Foi mais um dia de perdas para o BCP. A instituição liderada por Nuno Amado caiu 5,1% para 0,022 euros, ligeiramente acima do mínimo de 0,0205 euros, e acabou por contribuir para o fecho negativo do PSI20. O principal índice nacional desvalorizou 0,4% para 4.806,42 pontos.

Em entrevista à Reuters, o CEO do BCP, Nuno Amado, disse esta semana que o banco vai manter uma "super" disciplina financeira e na melhoria do negócio, e não tem intenção de fazer qualquer aumento de capital relacionado com o Novo Banco. A Reuters refere ainda que a descida de hoje refletiu o sentimento negativo na banca europeia, com a rentabilidade do sector a ser castigada pelos mínimos recorde das taxas de juro determinadas pelo BCE.

Mas não foi só o banco que contribuiu para o desfecho pouco animador da negociação de hoje. Lá fora a Europa negoceia no vermelho, por cá pesos pesados como a Jerónimo Martins também não ajudaram.

BPI próximo do valor da oferta pelo Caixabank

A retalhista derrapou 1,4% para 14,31 euros. Na banca, o BPI e o Montepio também encontraram o sinal negativo. Desceram 3,56% para 1,112 euros e 0,37% para 0,546 euros, respetivamente. O banco de Fernando Ulrich ficou muito perto dos 1,113 euros propostos pelo espanhol Caixabank na Oferta Pública de Aquisição. Num dia em que a oferta recebeu luz verde da Comissão Europeia.
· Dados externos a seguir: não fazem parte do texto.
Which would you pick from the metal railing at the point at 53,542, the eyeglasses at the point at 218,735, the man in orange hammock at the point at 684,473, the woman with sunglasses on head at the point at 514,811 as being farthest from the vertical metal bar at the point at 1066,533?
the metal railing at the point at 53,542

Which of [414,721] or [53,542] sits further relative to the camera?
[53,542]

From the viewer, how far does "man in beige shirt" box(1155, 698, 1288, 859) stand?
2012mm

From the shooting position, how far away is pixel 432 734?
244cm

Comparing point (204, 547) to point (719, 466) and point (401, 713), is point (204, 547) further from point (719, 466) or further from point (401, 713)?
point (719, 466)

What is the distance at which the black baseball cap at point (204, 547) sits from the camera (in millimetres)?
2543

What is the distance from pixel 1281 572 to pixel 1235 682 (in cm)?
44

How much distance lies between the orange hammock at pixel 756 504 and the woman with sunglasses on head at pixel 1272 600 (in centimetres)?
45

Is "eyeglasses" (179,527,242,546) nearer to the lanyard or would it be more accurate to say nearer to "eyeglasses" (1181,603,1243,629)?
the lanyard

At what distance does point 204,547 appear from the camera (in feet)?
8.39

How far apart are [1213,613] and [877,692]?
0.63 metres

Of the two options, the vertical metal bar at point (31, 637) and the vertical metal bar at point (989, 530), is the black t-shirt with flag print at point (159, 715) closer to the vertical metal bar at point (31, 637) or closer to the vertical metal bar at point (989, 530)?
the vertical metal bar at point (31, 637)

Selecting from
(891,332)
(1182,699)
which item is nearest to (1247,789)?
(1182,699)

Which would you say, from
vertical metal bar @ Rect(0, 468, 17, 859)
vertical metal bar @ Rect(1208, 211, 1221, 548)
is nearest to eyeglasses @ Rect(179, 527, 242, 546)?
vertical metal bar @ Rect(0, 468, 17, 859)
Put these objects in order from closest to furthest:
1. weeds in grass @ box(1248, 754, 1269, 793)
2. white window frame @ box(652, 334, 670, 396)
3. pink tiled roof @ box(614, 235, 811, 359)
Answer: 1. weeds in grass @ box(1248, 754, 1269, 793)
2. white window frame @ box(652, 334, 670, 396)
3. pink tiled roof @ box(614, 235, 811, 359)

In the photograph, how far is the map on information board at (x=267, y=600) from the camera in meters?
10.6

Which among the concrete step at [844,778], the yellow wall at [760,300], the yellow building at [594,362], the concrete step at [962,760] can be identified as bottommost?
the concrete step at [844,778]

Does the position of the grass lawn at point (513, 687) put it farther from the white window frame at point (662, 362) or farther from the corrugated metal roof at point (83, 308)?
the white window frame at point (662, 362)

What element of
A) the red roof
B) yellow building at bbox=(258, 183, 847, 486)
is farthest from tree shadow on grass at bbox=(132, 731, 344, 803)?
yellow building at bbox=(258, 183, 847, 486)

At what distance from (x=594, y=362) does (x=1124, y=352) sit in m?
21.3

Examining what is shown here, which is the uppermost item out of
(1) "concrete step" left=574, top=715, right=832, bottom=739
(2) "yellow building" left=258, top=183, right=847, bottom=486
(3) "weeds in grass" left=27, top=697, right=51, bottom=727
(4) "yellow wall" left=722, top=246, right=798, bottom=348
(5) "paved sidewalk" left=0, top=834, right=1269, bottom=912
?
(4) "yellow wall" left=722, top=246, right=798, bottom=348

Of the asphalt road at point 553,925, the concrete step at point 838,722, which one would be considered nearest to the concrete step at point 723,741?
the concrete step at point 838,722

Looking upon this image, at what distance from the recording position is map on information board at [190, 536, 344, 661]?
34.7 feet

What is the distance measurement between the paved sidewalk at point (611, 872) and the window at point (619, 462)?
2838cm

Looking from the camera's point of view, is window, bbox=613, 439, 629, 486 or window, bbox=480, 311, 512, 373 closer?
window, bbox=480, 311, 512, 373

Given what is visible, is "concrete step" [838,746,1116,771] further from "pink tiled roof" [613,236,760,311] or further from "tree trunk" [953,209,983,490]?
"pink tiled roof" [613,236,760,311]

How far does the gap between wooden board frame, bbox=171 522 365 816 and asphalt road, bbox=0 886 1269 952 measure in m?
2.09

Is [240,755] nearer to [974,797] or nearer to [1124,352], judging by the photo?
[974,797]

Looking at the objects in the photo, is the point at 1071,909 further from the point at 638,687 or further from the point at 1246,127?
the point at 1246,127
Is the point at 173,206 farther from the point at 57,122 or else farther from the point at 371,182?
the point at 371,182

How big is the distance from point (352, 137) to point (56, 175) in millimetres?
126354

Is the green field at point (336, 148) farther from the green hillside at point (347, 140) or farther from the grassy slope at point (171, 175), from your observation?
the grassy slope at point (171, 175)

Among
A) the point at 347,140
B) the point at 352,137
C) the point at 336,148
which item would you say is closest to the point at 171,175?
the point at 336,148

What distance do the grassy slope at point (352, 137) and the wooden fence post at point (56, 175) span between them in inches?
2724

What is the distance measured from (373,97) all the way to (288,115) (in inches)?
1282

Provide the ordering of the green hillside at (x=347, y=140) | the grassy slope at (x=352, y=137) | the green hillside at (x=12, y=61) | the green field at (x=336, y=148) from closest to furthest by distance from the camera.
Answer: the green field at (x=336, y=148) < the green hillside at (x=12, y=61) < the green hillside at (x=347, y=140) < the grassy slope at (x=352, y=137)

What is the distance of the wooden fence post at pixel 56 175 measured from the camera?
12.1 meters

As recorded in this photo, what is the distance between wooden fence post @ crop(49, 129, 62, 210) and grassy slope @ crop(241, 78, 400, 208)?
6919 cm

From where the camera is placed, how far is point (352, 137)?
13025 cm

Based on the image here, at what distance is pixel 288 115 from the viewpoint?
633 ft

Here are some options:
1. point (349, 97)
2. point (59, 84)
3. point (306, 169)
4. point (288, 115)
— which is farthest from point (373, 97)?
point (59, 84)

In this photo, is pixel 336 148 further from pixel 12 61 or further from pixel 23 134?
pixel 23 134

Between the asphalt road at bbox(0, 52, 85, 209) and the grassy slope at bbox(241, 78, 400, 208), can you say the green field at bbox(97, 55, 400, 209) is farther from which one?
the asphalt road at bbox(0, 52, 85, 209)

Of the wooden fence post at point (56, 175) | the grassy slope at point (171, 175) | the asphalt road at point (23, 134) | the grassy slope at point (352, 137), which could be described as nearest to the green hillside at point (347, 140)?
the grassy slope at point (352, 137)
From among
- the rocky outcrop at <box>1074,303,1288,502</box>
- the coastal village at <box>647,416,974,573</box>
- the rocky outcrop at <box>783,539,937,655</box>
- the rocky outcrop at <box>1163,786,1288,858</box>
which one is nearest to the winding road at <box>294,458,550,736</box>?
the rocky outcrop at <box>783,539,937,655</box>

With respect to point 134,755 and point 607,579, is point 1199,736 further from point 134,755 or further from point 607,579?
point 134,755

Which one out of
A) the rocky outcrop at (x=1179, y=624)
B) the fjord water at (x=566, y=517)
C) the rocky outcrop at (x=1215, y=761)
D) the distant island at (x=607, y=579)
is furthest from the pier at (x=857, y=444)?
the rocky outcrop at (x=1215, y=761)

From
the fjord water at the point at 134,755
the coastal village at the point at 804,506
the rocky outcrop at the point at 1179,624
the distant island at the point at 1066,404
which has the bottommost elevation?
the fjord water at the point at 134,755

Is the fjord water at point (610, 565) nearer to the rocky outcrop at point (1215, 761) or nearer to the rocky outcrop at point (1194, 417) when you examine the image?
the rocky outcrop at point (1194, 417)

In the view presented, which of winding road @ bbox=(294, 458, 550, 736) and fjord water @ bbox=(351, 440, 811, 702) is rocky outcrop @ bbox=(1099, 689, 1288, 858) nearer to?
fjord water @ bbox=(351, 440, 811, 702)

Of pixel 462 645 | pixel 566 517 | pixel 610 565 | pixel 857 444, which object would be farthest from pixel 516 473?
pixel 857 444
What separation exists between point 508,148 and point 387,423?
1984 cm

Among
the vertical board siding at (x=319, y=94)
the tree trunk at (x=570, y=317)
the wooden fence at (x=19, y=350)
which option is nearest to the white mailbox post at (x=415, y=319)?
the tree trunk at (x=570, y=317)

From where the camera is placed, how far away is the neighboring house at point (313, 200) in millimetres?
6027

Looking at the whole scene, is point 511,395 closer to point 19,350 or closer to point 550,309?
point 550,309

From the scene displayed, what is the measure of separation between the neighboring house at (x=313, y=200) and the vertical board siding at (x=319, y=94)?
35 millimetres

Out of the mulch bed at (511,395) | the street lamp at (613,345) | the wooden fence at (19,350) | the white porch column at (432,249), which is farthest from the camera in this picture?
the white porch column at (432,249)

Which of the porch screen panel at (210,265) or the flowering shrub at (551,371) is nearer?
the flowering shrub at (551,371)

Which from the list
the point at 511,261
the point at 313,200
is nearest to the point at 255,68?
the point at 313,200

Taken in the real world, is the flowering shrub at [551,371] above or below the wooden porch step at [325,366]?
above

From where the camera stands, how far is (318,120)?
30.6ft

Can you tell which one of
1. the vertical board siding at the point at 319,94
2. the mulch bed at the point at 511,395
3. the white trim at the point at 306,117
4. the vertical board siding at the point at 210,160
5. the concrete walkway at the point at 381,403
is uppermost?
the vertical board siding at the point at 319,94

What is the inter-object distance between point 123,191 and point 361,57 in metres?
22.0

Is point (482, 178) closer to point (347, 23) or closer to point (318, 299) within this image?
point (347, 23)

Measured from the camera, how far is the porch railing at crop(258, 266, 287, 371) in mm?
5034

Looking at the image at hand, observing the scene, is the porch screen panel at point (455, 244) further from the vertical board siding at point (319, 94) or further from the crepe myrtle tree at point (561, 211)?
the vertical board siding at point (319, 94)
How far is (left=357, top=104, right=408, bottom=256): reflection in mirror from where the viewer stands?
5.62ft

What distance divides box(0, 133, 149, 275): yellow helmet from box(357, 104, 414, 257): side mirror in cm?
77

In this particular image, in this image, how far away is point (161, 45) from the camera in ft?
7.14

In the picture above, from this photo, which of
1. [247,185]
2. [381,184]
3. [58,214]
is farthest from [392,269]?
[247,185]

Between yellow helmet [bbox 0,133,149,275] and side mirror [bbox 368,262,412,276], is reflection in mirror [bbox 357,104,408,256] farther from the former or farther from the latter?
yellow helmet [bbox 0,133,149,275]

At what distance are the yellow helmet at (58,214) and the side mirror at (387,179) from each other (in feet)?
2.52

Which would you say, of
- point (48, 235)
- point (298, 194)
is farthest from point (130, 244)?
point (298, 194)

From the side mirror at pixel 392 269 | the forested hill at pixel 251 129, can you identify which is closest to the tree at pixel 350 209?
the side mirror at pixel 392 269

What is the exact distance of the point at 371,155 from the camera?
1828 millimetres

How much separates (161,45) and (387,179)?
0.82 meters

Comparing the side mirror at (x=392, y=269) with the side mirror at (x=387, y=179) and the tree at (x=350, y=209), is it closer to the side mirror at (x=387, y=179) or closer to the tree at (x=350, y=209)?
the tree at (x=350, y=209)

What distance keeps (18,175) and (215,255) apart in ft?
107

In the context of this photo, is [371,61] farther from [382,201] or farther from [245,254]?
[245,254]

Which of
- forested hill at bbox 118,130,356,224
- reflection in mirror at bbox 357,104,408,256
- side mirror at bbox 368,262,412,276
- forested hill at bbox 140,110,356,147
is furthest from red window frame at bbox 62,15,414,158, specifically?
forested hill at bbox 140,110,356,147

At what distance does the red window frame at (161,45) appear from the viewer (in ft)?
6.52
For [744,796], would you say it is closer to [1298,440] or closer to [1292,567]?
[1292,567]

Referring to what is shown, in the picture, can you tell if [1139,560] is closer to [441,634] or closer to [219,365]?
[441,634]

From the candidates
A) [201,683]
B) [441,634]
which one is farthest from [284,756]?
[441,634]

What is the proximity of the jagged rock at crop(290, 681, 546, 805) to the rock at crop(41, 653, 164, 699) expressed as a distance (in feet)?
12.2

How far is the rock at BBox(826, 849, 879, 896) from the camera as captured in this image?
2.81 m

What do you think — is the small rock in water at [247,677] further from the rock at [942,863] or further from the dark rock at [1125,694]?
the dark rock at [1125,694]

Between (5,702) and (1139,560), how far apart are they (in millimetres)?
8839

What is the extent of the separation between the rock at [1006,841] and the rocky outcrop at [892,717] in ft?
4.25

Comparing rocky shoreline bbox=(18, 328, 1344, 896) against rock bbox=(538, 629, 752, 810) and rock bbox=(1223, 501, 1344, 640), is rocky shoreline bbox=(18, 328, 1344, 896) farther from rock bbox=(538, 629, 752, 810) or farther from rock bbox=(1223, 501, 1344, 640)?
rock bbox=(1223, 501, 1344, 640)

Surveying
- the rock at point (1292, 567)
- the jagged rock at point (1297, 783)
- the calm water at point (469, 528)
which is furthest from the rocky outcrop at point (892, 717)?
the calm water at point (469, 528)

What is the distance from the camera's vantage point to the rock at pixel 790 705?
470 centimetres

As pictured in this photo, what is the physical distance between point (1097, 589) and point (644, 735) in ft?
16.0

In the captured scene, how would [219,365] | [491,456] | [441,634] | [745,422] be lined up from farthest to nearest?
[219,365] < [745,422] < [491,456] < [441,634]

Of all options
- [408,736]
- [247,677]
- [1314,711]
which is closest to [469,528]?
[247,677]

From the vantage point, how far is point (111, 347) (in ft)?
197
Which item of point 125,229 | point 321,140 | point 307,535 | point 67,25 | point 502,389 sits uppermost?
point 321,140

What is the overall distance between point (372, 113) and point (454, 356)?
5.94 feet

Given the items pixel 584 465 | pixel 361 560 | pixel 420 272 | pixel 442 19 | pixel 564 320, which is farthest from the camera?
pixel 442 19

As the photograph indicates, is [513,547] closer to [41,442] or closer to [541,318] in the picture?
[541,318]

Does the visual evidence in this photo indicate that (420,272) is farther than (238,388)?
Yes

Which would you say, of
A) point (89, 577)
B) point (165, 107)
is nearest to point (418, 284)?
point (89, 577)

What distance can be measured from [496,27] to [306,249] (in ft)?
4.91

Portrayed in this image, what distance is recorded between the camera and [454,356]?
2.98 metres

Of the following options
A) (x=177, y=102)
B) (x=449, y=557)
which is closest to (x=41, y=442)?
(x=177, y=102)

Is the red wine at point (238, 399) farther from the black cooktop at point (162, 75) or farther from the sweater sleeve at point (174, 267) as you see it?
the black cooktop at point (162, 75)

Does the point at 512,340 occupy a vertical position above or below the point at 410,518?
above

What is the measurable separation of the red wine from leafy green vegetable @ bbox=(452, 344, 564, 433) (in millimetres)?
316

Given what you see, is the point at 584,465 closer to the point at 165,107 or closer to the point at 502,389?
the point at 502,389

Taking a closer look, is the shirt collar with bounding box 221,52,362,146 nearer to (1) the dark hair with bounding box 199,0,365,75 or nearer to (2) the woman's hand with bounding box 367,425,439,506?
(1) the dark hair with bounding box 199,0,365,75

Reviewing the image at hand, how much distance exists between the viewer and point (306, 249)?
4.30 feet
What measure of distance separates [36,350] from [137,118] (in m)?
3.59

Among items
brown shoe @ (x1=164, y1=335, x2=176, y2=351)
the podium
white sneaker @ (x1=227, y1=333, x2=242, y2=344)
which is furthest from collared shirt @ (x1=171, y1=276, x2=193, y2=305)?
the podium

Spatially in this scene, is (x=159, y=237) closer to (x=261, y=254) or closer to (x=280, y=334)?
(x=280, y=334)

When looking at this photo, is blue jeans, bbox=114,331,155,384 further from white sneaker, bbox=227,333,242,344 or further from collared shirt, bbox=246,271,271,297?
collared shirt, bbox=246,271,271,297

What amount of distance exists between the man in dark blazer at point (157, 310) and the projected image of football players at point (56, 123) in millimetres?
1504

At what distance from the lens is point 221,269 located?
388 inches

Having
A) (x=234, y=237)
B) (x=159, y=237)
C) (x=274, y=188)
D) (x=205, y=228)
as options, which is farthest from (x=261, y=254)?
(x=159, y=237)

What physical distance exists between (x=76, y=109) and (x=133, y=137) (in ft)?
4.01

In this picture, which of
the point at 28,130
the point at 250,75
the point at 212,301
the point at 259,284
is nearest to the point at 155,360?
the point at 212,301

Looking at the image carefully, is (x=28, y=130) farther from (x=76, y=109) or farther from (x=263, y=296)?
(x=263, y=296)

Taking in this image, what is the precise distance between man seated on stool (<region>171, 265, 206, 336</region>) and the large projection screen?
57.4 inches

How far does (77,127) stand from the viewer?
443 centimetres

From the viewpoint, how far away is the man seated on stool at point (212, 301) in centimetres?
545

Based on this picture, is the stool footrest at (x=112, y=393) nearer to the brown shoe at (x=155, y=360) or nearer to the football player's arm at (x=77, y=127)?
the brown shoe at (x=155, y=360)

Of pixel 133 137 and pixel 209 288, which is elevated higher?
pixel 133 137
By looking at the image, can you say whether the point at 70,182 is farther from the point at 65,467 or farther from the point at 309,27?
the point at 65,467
Quem também não poupou o índice nacional foram a Sonae, ao descer 2,12% para 0,89 euros, a Corticeira Amorim com uma depreciação de 1,54% para 7,099 euros, e a Nos, negativa em 0,24% para 6,31 euros. Na energia, EDP e Ren também encerraram em baixa, com a empresa liderada por António Mexia a perder 0,96% para 2,986 euros.

Do lado dos ganhos as maiores valorizações chegaram da The Navigator e da Semapa, mas foi a Galp que travou maior perdas, pelo peso que tem no índice. A energética ganhou 1,91% para 12,27 euros a beneficiar do valor do preço do petróleo nos mercados internacionais. O preço do barril de Brent está em queda, recuando após três sessões de ganhos, mas permanece perto de máximos de 2016, com a descida dos inventários de crude nos Estados Unidos e disrupção na oferta nos mercados internacionais.